Without a committed global leader, the world may be forced to look elsewhere for guidance. Meanwhile, America’s disregard for the WTO — which operates on a one-country, one-vote system—continues to erode international cooperation, potentially worsening existing trade tensions.
More importantly, the fundamental premise of American trade policy is deeply flawed.
A core argument for protectionist policies is that the United States has a massive current account deficit. While it is true that the U.S. current account deficit stands at $800 billion, it is essential to put this figure into perspective.
As a percentage of GDP, the deficit is currently just 3% — a significant drop from 6% in 2006. In other words, since the global financial crisis, the U.S. current account deficit has declined sharply as a share of GDP, contradicting the narrative that it is spiraling out of control.
Furthermore, the current account deficit of the United States has been a structural feature of its economy since the 1980s. It is not simply a consequence of recent global economic conditions but rather an inherent characteristic of the U.S. economic model.
This historical pattern suggests that current protectionist measures are based on a misdiagnosis of economic realities, rather than addressing the structural forces shaping America’s trade balance.
Second, even China’s reliance on external markets for growth has diminished significantly. In 2006, China’s current account surplus stood at 9% of its GDP, but today, it has dropped to just 1.5%. This shift is largely due to China’s transition from an export-driven economy to a “dual circulation” strategy, which prioritizes both domestic and international markets for sustained growth.
Third, while the United States exports far fewer goods than China, with U.S. exports totaling $2 trillion compared to China’s $3 trillion, it dominates the global services trade. The global service exports market is valued at $8 trillion, and one-eighth of this — $1 trillion — is accounted for by the U.S., far outpacing other economies.
Fourth, the United States continues to maintain a dominant presence in global multinational corporations (MNCs). A significant portion of exports from Asian economies originates from U.S.-based multinationals operating in those countries, meaning that American companies — and their shareholders — ultimately benefit through profits and dividends. No other country in the world earns as much from dividends and royalty payments as the United States, reinforcing its economic leverage.
Fifth, the anti-immigration rhetoric sweeping the U.S. poses a long-term threat to its own economy. Can the U.S. sustain its innovation ecosystem without immigrant labor? A significant portion of its travel, hospitality, and other non-tradable sectors is heavily dependent on semi-skilled immigrant workers. Restricting immigration could weaken these industries, disrupt economic stability, and stifle the very innovation that has fueled America’s global leadership.

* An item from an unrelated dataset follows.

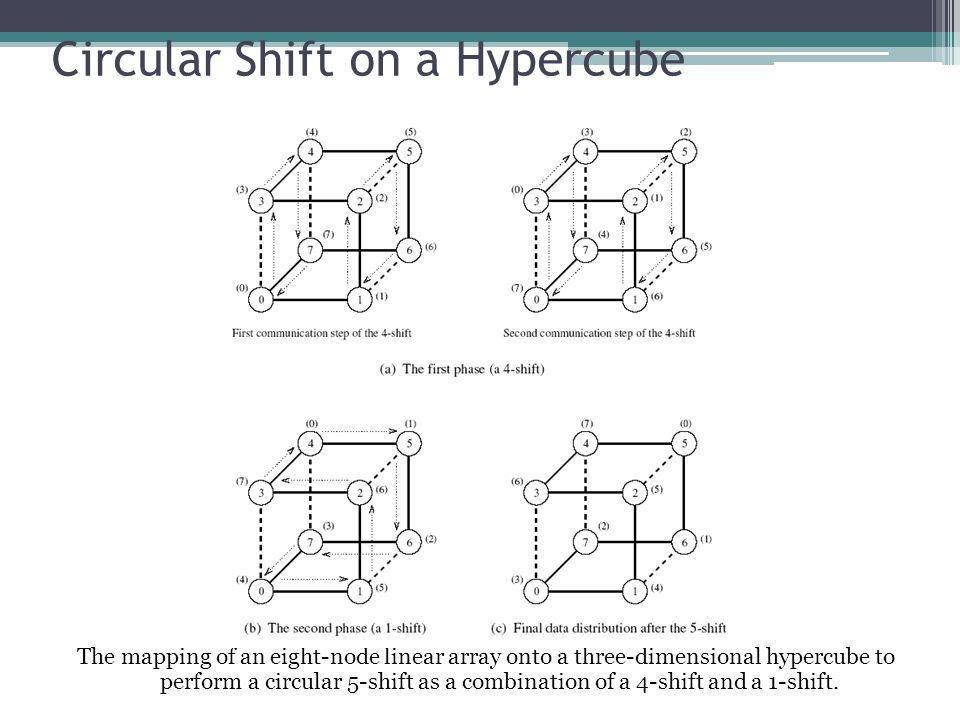 Circular Shift on a Hypercube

Rather than blaming the rest of the world for its own economic challenges, the U.S. president would be better served by examining the impact of growing monopoly power on the country’s productivity and innovation.

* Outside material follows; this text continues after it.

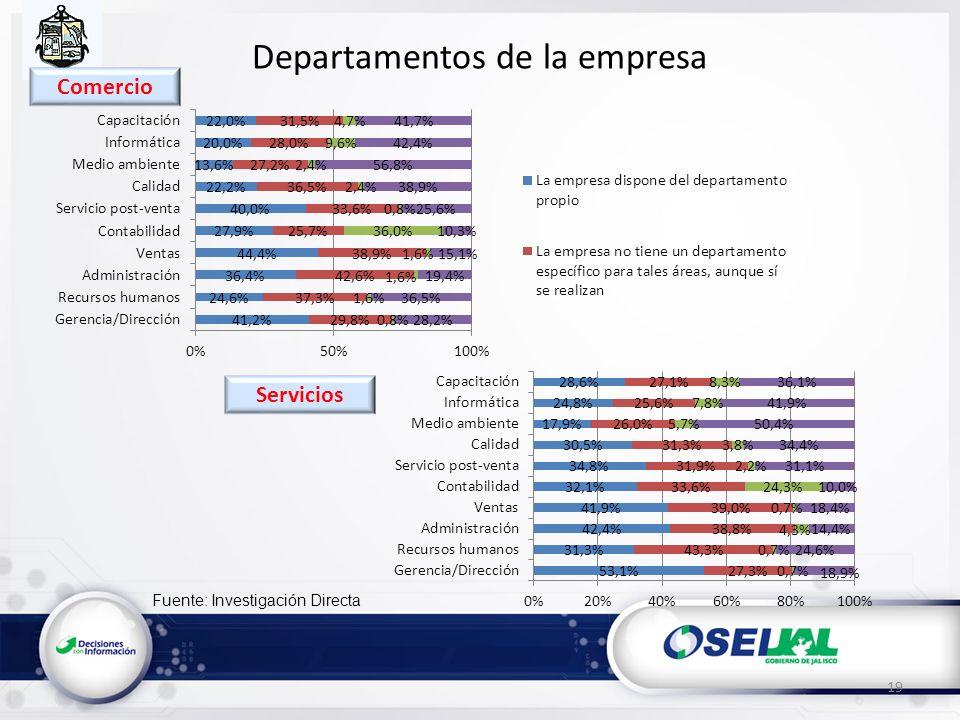 Fuente: Investigación Directa Departamentos de la empresa 19 Servicios Comercio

A bipartisan congressional report on digital markets has already highlighted the lack of competition in the sector, a concern that both parties agree upon. If the United States fails to address this issue, the current dominance of the “Magnificent 7” — Microsoft, Apple, Nvidia, Amazon, Meta, Alphabet, and Tesla — could ultimately become a burden rather than an asset.

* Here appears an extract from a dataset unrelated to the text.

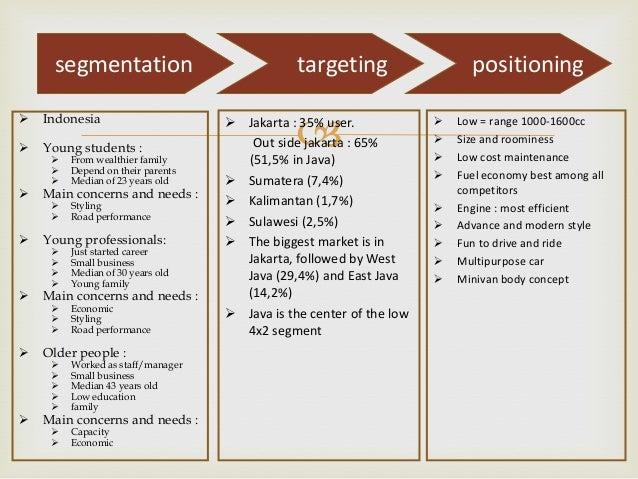 toyota segmentation targeting positioning strategies Toyota industry analysis, toyota micro environment, toyota macro environment,  toyota swot analysis, toyota pest analysis, toyota segmentation, targeting.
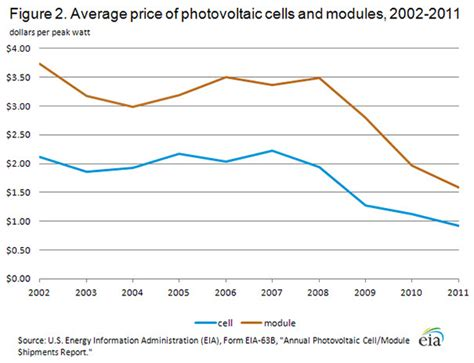 how much does a solar power plant cost power g desember 2014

READ: Trump threatens to impose tariffs on countries that may ‘harm’ America, includes India (January 28, 2025)
History rarely sees a global leader resorting to protectionism. Instead of engaging in counterproductive economic isolation, the United States must rise to the challenge of competing with economies that operate under non-market systems.
Meeting this challenge will require greater creative state intervention and a more open approach to immigrant labor. Without innovation-driven policies and a steady influx of skilled workers, the U.S. risks losing its competitive edge on the global stage.